This year marks the centennial of one of America’s best-loved and most influential automobile designs of all time: Of course, we’re referring to the Reeves Octo-Auto. As the vehicle that made Columbus, Indiana, the automotive captial that it is today turns 100, fans around the globe are lining up a year’s worth of celebrations.

“I think it goes without saying that the Octo-Auto is the most important vehicle that the Reeves Pulley Company ever produced,” said Barnabas Trimalchio “Bunty” Reeves, a descendant of company founder Milton O. Reeves and president-for-life of the Octo-Auto Owners and Preservation Society, or OOPS. “In fact, it’s not much of a stretch to say that the Octo-Auto was the most important American car ever produced. Aw, heck, it’s probably the most important car the world has ever produced, and one of humankind’s most stunning achievements. I mean, can you imagine if four-wheeled cars caught on?”

Automotive historians have long marveled at the genius of Reeves’s design.
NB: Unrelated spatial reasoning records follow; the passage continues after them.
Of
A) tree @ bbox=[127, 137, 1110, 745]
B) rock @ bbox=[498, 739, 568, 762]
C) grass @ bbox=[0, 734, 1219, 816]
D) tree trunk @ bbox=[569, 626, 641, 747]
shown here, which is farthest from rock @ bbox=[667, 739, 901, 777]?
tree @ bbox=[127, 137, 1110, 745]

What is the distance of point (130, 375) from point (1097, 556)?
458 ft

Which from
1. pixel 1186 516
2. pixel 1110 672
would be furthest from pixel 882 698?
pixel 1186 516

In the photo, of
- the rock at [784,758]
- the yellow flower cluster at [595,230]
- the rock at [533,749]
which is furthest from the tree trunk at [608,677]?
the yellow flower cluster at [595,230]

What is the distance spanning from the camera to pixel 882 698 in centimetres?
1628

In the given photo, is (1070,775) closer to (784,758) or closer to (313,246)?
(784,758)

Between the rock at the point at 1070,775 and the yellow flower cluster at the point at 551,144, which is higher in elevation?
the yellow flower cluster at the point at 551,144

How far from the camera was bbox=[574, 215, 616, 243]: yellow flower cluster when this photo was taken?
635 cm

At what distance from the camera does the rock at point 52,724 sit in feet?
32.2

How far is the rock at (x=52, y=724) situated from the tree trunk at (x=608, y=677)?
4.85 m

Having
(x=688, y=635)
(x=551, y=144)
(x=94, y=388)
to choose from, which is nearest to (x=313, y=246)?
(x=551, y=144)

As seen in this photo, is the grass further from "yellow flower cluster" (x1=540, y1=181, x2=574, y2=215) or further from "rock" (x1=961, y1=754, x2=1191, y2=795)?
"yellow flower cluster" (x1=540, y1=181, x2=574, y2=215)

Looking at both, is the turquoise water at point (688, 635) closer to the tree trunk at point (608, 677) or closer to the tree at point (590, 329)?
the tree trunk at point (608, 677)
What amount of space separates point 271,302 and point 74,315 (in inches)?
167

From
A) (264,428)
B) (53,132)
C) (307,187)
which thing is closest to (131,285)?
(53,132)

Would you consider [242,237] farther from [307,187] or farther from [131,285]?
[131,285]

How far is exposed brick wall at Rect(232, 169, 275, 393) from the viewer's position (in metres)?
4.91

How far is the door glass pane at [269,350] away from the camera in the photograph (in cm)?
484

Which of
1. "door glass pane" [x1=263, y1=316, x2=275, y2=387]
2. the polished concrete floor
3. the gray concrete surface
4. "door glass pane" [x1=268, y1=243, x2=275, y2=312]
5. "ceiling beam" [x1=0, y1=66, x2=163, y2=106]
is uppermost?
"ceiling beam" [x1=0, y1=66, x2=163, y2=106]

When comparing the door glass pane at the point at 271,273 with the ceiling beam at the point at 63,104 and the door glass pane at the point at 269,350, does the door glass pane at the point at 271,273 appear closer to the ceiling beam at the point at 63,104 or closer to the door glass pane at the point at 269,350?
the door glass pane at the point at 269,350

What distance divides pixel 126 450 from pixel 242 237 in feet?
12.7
In a world where conventional wisdom dictated that automobiles should have four, or perhaps three, wheels, it was Reeves who broke the barrier with his idea for an eight-wheeled automobile.

“Somehow, Reeves just knew that eight was the magic number,” said Wallace Takenail, the noted automotive historian whose book, “Crazy Eights: Milton O. Reeves and the Reinvention of the Automobile,” is considered the definitive biography of the celebrated inventor. “It might be apocryphal, but the story goes that the idea occurred to him one day while he was putting on his roller skates. He just happened to count the wheels, and – bingo, the light bulb went off!” Takenail said. “He realized that, if you needed eight wheels to support a human being, you’d need at least that many to safely support an automobile, which is generally much heavier.”

Reeves experimented with his eight-wheeled idea; One early prototype, with five wheels on one side and three on the other, was disappointing, while another, with seven wheels on one side, led to an accident during a test run at Indianapolis Motor Speedway that nearly took the inventor’s life. But when he arranged four wheels on each side, he realized he had found the magic formula. His invention immediately took hold and the Reeves Pulley Company prospered, leading it to become the multi-billion, multi-national auto producer it is today.

The highpoint of this year’s celebrations is expected to be the unveiling of a statue of Reeves at his Rush County, Indiana, birthplace, with what’s anticipated as the largest gathering ever of all the surviving 1911 Octo-Autos. That takes place August 24, which would have been Reeves’s 147th birthday. “We’ve got a 2011 Octo-Auto running as the pace car at this year’s Indianapolis 500, and we expect that some of the major concours will have some announcements to make pertaining to Reeves in the coming weeks,”  Bunty Reeves confided.

“We’re pleased to be helping to honor Milton O. Reeves and his accomplishments in this landmark year,” said Bruscoe Schrader, a spokesman for Goodyear Tire & Rubber Company. “I mean, after all, we owe him a debt of gratitude. We wouldn’t be what we are today without him.”